Self-discovery is inspired by the way humans internally devise reasoning programs to solve problems. From a set of atomic reasoning modules written in natural language, such as decomposition into subtasks, critical thinking, LLM, and unlabeled task examples, construct a consistent task-specific reasoning structure (Stage 1), and then construct the next instance solve. Task using the discovered structure (Stage2). Stage 1 operates at the task level and uses three actions to guide the LLM to generate the inference structure for the task. During stage 2, during final decoding, the LLM simply follows the self-discovered structure to arrive at the final answer, the researchers explained.

Notable performance improvements for known LLMs

To see how the new approach works, the researchers used multiple models including GPT-4 and PaLM 2-L, including Big Bench Hard, Think to Do, and Mathematics. We tested it on 25 reasoning tasks. We found that self-discovery outperformed thought chain reasoning and other techniques in 21 out of 25 tasks, increasing performance by up to 32%. The researchers also found that it is more efficient, as it requires 10 to 40 times less inference computation.

According to the data shared in the paper, when using GPT-4, the self-discovery approach achieved accuracy results of 81%, 85%, and 73% on the Big-Bench Hard, Thinking for Doing, and Math tasks, respectively. did. However, when using chain of thought, the results dropped to 75%, 52%, and 71%, respectively. Similar gaps were observed when compared to the plan-and-solve approach.

On the other hand, PaLM 2-L achieved results with accuracy of 67%, 69%, and 50.5% across the three tasks. This is lower than GPT-4, but still much better than what was achieved with thought chain (60%, 40%, 42%) and plan-solution approaches (61%, 42%, 49%) . .

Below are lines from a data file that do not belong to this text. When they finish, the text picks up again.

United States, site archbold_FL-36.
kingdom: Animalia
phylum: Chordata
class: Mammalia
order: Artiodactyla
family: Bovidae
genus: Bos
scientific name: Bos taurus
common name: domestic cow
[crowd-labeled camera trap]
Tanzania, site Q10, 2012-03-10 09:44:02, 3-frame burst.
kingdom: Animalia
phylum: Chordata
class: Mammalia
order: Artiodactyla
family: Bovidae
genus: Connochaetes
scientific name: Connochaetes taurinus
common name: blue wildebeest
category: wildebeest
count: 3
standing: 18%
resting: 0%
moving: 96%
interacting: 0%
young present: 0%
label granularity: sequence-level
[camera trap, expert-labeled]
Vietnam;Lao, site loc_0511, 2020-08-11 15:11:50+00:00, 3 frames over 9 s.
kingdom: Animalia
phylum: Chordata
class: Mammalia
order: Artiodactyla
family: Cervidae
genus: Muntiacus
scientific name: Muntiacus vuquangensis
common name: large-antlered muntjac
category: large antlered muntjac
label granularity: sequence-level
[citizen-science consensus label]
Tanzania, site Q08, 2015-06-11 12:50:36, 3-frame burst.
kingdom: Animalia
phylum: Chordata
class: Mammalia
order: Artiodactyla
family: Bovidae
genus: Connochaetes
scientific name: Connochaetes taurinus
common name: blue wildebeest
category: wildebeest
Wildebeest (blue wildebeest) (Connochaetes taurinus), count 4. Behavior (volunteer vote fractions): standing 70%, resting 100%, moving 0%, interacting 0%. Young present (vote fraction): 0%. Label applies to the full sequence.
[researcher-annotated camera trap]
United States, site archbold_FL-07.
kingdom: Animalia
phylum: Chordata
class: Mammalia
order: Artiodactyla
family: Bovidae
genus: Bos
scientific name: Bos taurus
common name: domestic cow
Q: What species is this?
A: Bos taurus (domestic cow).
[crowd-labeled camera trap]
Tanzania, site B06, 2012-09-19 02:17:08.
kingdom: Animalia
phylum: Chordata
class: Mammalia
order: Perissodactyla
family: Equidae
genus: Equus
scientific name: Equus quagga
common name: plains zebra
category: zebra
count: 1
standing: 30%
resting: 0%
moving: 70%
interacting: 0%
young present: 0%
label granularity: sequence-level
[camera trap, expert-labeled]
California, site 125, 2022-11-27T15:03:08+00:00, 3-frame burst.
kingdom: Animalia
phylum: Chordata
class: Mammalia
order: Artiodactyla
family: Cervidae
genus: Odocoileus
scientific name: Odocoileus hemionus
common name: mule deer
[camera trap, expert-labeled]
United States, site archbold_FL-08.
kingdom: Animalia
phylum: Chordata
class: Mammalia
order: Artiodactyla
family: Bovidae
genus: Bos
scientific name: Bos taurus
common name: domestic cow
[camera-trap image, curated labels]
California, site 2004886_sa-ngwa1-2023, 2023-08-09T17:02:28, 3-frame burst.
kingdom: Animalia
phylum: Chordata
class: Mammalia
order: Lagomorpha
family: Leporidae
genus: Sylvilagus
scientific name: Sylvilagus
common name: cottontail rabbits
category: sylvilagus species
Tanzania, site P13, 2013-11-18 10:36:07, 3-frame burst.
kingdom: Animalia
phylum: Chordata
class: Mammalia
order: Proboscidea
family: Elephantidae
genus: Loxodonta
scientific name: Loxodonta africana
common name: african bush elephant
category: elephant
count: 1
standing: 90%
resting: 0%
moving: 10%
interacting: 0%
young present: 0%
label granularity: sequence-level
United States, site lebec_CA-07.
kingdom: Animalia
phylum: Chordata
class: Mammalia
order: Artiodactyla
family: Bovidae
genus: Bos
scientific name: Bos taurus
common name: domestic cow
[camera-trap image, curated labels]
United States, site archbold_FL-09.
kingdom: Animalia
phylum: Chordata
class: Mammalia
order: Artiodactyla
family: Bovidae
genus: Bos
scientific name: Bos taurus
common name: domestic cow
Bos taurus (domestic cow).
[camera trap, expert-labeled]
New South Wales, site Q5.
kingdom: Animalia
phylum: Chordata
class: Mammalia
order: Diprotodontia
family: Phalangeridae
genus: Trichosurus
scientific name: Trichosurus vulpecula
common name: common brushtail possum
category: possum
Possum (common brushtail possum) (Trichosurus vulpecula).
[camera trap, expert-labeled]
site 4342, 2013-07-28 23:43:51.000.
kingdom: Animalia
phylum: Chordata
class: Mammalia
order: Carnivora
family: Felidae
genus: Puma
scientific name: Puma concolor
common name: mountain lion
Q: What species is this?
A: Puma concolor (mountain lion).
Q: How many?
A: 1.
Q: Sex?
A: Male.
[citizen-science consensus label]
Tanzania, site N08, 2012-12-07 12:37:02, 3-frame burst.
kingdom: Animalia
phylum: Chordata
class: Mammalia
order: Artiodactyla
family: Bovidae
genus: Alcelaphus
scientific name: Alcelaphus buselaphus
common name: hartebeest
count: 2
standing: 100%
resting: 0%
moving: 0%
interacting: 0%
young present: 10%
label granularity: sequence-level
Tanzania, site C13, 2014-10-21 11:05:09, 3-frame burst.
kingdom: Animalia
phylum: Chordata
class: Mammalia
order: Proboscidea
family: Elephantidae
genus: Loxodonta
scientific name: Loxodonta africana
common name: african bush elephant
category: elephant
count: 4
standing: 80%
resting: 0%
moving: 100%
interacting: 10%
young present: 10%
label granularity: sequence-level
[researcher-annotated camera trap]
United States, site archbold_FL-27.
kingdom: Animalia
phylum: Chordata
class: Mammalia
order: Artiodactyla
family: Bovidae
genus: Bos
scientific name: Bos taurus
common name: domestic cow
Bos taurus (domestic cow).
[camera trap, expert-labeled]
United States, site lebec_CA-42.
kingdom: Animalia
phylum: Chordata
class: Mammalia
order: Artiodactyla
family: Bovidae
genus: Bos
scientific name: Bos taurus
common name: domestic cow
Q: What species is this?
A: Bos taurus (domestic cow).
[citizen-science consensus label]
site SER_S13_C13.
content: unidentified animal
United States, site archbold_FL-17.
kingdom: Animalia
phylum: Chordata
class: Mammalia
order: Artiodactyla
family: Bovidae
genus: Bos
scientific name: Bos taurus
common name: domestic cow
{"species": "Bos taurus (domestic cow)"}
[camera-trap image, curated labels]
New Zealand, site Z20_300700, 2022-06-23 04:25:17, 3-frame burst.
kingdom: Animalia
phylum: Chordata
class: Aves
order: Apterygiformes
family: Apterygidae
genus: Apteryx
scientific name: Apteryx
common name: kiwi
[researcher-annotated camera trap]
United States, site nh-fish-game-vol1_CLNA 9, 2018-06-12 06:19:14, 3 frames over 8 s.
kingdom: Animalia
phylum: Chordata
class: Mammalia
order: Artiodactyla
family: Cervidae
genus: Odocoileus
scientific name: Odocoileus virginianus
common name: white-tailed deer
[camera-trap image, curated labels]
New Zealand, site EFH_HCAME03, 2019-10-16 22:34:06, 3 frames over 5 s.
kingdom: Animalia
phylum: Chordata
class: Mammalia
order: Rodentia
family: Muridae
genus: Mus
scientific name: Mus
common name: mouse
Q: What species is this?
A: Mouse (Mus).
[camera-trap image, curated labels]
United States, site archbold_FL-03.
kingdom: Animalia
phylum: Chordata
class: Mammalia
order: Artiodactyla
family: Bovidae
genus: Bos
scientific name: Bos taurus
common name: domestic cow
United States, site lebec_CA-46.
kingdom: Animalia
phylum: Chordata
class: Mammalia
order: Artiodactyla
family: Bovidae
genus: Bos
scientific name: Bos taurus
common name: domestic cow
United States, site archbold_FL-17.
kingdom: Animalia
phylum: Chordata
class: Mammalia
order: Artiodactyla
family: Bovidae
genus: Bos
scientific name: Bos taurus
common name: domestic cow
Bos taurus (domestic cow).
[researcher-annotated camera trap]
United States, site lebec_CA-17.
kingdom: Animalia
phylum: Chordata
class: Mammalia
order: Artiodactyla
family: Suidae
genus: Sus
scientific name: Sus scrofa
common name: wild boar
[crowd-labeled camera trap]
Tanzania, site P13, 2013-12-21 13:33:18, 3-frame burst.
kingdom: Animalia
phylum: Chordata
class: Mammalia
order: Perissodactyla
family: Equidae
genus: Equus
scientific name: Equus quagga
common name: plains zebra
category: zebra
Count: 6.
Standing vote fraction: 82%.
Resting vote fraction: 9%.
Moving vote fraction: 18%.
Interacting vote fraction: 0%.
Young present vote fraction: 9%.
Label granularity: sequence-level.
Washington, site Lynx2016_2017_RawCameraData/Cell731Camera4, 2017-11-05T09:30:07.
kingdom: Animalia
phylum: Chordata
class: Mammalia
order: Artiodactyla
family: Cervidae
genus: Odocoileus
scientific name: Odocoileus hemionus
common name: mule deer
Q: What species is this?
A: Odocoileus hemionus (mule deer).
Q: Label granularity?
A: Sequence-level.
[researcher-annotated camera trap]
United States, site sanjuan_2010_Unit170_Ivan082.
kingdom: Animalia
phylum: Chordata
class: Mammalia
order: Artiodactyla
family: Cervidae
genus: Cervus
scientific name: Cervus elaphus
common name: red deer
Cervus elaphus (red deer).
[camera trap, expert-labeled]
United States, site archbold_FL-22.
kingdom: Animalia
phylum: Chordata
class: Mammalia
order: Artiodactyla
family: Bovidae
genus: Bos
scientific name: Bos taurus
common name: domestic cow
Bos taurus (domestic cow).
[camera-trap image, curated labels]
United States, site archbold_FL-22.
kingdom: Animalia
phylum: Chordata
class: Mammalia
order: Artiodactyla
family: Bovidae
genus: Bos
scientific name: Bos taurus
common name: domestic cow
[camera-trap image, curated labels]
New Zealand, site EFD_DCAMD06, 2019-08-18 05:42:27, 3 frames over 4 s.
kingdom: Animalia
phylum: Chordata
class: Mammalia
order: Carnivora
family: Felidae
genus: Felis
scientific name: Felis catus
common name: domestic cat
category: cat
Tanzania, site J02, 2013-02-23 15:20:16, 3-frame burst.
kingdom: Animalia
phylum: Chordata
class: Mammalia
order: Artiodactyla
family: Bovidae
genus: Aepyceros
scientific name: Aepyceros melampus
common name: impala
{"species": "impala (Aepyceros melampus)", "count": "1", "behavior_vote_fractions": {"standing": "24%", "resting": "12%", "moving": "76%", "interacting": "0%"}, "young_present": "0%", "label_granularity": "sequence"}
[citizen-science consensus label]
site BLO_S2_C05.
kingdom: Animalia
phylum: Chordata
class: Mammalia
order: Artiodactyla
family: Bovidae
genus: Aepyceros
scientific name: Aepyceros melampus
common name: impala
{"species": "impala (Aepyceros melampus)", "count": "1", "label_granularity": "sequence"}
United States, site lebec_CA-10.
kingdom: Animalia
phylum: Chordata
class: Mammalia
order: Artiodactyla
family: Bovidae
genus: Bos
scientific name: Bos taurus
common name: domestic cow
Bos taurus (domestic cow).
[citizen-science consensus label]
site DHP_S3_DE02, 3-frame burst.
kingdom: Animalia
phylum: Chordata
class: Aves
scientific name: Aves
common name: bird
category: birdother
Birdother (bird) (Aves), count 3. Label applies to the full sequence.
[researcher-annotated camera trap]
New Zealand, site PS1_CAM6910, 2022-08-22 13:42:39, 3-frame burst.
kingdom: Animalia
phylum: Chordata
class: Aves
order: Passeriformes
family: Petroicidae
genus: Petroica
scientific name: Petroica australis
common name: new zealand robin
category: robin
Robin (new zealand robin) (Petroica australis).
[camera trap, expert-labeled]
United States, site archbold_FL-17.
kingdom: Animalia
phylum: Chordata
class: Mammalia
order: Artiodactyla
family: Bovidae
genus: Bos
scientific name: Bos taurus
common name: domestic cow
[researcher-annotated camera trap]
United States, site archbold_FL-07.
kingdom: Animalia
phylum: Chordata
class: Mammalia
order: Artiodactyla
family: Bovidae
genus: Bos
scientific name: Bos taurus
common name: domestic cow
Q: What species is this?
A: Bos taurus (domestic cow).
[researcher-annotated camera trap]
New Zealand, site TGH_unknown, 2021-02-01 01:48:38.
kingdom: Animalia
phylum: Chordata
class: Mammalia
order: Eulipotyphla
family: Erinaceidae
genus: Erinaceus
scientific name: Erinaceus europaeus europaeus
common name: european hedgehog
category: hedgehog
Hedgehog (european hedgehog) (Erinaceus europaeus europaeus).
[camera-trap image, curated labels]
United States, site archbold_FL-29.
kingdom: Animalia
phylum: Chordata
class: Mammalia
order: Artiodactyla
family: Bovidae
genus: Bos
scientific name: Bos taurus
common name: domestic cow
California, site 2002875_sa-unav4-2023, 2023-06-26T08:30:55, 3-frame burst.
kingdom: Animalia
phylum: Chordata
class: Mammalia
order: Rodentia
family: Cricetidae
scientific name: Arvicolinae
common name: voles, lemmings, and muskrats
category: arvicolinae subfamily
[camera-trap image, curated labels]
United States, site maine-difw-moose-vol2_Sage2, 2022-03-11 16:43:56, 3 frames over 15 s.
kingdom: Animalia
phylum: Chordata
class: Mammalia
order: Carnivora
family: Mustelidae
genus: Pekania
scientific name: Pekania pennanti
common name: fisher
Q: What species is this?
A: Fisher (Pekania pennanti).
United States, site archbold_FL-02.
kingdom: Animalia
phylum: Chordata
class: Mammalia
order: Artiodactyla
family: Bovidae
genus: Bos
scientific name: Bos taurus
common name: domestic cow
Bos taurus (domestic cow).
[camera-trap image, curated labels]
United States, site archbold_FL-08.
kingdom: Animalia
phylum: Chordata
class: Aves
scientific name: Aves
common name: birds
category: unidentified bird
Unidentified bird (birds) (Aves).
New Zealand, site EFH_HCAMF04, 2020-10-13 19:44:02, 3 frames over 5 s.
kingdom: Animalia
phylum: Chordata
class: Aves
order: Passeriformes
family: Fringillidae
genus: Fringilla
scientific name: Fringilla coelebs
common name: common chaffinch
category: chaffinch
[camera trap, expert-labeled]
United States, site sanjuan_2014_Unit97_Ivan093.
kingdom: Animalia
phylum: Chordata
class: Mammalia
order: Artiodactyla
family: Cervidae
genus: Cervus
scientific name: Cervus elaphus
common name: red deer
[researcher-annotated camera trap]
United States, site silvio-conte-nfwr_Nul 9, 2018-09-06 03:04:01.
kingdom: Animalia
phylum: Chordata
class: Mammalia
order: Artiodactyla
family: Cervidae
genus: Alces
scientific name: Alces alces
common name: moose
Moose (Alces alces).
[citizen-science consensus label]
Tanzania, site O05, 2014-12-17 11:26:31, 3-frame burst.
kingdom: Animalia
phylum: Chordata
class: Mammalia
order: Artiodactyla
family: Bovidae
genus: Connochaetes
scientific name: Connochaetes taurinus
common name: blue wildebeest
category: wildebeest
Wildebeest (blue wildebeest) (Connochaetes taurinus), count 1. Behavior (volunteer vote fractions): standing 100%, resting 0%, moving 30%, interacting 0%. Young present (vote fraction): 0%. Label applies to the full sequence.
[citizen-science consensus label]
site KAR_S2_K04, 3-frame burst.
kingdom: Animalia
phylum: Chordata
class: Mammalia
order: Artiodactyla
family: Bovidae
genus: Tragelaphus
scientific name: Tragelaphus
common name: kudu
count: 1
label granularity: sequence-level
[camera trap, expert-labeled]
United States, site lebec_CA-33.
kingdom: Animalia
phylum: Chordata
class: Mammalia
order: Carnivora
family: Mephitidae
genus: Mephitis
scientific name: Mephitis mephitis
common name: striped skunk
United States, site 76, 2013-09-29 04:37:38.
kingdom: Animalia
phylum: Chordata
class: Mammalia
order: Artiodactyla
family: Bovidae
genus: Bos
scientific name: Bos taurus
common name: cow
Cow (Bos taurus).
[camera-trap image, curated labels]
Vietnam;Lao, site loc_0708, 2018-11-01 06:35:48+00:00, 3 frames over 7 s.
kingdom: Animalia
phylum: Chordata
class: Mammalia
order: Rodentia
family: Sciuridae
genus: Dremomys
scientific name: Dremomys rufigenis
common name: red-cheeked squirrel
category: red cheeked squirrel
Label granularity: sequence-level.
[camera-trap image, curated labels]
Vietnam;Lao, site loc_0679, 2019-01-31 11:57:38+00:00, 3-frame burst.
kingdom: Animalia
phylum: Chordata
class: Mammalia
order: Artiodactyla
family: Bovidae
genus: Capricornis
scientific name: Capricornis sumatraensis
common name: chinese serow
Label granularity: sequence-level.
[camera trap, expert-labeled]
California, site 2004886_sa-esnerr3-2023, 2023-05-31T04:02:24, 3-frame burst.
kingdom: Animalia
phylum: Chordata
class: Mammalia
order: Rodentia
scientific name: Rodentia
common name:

Improved inference is the key to AI success

Although the idea of ​​a framework to encourage self-discovery has only just been proposed, it has the potential to push the boundaries of problem solving, give LLMs the ability to tackle difficult problems with ease, and ultimately bring them closer to the goal of general intelligence. there is. Remarkably, transferability studies conducted by researchers show that the constructed inference structure is universally applicable across model families and shares commonalities with human inference patterns. It shows that.

Looking to the future, the team added that they are excited to further explore LLM structured reasoning to push the boundaries of problem-solving and discover the potential of human-AI collaboration.